Wherein the first quantization codebook and the second quantization
codebook form a joint quantization codebook with combinations of
the phase values and the magnitude ratio values, such that the
encoder maps each time-frequency bin of the noisy speech to the
phase value and the magnitude ratio value forming a combination in
the joint quantization codebook. Wherein the phase values and the
magnitude ratio values are combined such that the joint
quantization codebook includes a subset of all possible
combinations of phase values and magnitude ratio values. Such that
the phase values and the magnitude ratio values are combined, such
that the joint quantization codebook includes all possible
combinations of phase values and magnitude ratio values.
[0085] An aspect further includes a processor to update
time-frequency coefficients of the filter using the phase values
and the magnitude ratio values determined by the encoder for each
time-frequency bin and to multiply the time-frequency coefficients
of the filter with a time-frequency representation of the noisy
audio signal to produce a time-frequency representation of the
enhanced audio signal.
[0086] Another aspect can include a processor to update
time-frequency coefficients of the filter using the phase values
and the magnitude ratio values determined by the encoder for each
time-frequency bin and to multiply the time-frequency coefficients
of the filter with a time-frequency representation of the noisy
audio signal to produce a time-frequency representation of the
enhanced audio signal.
[0087] FIG. 7A is a schematic illustrating by non-limiting example
a computing apparatus 700A that can be used to implement some
techniques of the methods and systems, according to embodiments of
the present disclosure. The computing apparatus or device 700A
represents various forms of digital computers, such as laptops,
desktops, workstations, personal digital assistants, servers, blade
servers, mainframes, and other appropriate computers. There can be
a mother board or some other main aspect 750 of the computing
device 700A of FIG. 7A.
[0088] The computing device 700A can include a power source 708, a
processor 709, a memory 710, a storage device 711, all connected to
a bus 750. Further, a high-speed interface 712, a low-speed
interface 713, high-speed expansion ports 714 and low speed
connection ports 715, can be connected to the bus 750. Also, a
low-speed expansion port 716 is in connection with the bus 750.

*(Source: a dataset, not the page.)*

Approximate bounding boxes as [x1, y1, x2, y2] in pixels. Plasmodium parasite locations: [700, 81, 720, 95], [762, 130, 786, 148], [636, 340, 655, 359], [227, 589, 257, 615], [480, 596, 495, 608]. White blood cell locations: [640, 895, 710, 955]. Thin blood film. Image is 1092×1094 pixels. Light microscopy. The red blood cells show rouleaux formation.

[0089] Contemplated are various component configurations that may
be mounted on a common motherboard depending upon the specific
application. Further still, an input interface 717 can be connected
via bus 750 to an external receiver 706 and an output interface
718. A receiver 719 can be connected to an external transmitter 707
and a transmitter 720 via the bus 750. Also connected to the bus
750 can be an external memory 704, external sensors 703, machine(s)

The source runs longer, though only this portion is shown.